QUOTED TEXT
..........

Member of the Oregon House of Representatives from the 37th district
- In office 2005–2011
- Preceded by: Randy Miller
- Succeeded by: Julie Parrish

Personal details
- Born: Lorentz Scott Bruun May 3, 1966 (age 60) Portland, Oregon
- Party: Republican
- Spouse: Alison
- Profession: Business executive

= Scott Bruun =

American politician

Lorentz Scott Bruun (/ˈbruːɪn/ BROO-in; born May 3, 1966) is an American Republican politician from the US state of Oregon. He served in the Oregon House of Representatives representing District 37, which encompasses some of the southern suburbs of Portland, Oregon, including part or all of the cities of Durham, Lake Oswego, Rivergrove, Tualatin and West Linn, as well as the hamlet of Stafford and parts of unincorporated Clackamas County. Bruun did not seek re-election in 2010 and was the Republican nominee for in 2010, losing to incumbent Democrat Kurt Schrader.

..........

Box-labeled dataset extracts
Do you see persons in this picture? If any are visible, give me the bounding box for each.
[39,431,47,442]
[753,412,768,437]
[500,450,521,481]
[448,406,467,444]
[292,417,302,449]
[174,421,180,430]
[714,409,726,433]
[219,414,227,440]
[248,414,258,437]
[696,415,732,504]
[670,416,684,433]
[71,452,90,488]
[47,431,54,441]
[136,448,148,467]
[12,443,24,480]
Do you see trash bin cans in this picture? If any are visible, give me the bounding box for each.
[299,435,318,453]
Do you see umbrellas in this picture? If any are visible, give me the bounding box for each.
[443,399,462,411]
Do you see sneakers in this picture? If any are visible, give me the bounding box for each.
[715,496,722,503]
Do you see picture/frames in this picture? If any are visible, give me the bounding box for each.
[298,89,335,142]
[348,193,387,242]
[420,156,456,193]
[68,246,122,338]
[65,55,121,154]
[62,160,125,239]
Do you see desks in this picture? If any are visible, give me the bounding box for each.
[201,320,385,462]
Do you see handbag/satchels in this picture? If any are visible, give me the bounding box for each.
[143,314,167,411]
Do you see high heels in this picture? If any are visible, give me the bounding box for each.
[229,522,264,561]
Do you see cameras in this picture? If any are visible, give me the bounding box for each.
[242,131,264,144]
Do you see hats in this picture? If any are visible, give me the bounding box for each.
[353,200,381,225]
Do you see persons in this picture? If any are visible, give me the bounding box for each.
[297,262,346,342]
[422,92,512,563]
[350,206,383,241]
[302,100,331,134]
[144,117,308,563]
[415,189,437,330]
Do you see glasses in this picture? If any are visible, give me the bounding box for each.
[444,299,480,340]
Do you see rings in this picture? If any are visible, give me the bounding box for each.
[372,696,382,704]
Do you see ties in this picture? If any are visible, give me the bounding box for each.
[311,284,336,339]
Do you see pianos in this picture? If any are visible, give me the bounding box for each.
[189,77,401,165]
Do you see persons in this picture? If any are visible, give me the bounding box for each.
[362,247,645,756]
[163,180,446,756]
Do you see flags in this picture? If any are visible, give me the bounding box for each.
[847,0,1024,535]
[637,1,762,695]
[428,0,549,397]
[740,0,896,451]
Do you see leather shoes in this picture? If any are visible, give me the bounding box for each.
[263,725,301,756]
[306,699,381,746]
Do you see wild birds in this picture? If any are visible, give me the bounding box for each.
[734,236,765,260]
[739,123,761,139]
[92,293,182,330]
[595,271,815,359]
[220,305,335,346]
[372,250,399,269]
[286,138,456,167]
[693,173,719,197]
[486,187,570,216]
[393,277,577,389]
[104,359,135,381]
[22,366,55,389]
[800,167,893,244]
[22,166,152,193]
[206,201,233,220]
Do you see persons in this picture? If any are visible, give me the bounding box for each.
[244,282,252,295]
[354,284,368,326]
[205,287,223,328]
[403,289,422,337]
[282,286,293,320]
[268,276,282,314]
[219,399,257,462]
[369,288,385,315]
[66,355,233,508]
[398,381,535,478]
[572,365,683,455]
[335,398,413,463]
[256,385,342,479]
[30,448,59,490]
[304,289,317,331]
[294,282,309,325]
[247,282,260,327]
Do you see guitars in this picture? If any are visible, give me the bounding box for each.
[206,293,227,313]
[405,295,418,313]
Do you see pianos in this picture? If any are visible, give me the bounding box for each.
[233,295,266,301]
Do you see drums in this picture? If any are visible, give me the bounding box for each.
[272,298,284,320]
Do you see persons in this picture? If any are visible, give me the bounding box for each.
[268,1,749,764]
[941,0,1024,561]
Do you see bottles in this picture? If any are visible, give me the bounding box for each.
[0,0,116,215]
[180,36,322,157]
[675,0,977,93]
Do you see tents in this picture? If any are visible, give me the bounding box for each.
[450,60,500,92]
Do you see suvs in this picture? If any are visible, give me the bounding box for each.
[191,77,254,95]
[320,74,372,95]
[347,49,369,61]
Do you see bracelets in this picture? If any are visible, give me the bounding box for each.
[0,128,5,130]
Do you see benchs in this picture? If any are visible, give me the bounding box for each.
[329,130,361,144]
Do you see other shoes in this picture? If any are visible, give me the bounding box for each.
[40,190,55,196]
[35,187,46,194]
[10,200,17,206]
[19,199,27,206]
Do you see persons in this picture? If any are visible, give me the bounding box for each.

..........

WHAT THE TASK ASKS
Answer these questions from the Scott Bruun profile above:
(a) Who held the District 37 seat before him?
(b) What profession is listed for him?
(c) Did he seek re-election to the Oregon House in 2010?

OUTPUT OF THE EXERCISE
(a) Randy Miller
(b) Business executive
(c) No